▶ _EXERCISE OBJECTIVE_
Retype all of the entries word for word.

▶ _RECORD LIST_
○ ○ ○ ○ ○ ○ ○

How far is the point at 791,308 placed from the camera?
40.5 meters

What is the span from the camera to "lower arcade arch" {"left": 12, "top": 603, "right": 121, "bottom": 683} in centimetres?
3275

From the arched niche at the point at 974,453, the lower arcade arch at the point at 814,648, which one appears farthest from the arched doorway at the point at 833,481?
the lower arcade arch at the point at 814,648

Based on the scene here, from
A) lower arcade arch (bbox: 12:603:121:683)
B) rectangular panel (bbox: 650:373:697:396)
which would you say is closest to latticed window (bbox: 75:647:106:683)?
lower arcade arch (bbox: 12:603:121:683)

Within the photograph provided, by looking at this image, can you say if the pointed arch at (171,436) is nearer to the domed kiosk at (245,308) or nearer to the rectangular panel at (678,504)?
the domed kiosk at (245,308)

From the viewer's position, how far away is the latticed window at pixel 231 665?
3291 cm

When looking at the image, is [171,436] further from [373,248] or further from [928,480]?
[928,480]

○ ○ ○ ○ ○ ○ ○

▶ _COMPLETE OUTPUT_
How far is the point at 791,308 placed from the camera?
40.5 meters

What is the span from the camera to "lower arcade arch" {"left": 12, "top": 603, "right": 121, "bottom": 683} in centimetres?
3275

From the arched niche at the point at 974,453, the lower arcade arch at the point at 814,648, which one appears farthest from the arched doorway at the point at 833,481?
the lower arcade arch at the point at 814,648

Based on the scene here, from
A) lower arcade arch (bbox: 12:603:121:683)
B) rectangular panel (bbox: 650:373:697:396)
which would you say is closest to latticed window (bbox: 75:647:106:683)?
lower arcade arch (bbox: 12:603:121:683)

Within the photograph provided, by looking at this image, can you say if the pointed arch at (171,436) is nearer to the domed kiosk at (245,308) or nearer to the rectangular panel at (678,504)?
the domed kiosk at (245,308)

From the viewer's position, how far away is the latticed window at pixel 231 665?
3291 cm

When looking at the image, is [171,436] further from [373,248] or further from [928,480]?
[928,480]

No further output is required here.